Dartmouth's student-operated radio station, WDCR, will soon boost its daytime power from 250 to 1000 watts. The Federal Communications Commission has approved the station's application to make this change in order to equalize its broadcast range during the day and night. The daytime boost will give WDCR a dependable radius of approximately twenty miles. During the required waiting period before its new transmitter can go into operation, the station — which proudly claims to be the nation's first and only AM commercial radio station operated entirely by students — is installing a new dualchannel console and is remodeling some of its studio facilities on the top floor of Robinson Hall.

Dartmouth's 1960-61 concert series opens this month with afternoon and evening concerts on November 17 by the National Symphony Orchestra, directed by Howard Mitchell.

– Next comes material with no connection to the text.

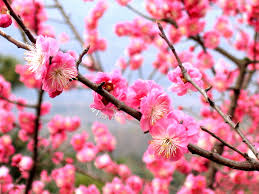 National <b>Flower</b> of the Republic of China - Wikipedia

The series presents Gina Bachauer, pianist, on January 10; the Robert Joffrey Ballet, January 25; Carlos Montoya, flamenco guitarist, March 7; and Marian Anderson, contralto, April 4.

The Lebanon Regional Airport this fall opened its new mile-long runway which now makes it possible for four-engine planes to operate there. Northeast Airlines has added a daily DC6-B flight from and to New York, via Manchester. It leaves Idlewild at 10:45 a.m. and arrives at 12:41 p.m. The return flight leaves Lebanon at 1:25 p.m. and arrives at Idlewild at 3:18 p.m. More frequent DC3 service continues between Lebanon and New York (La Guardia) and between Lebanon and Boston.

The required reading program for freshmen and sophomores continues as part of the "three-three" curriculum, but now it is called General Reading instead of Independent Reading. Students complained that the former designation was a misnomer because the program wasn't independent enough.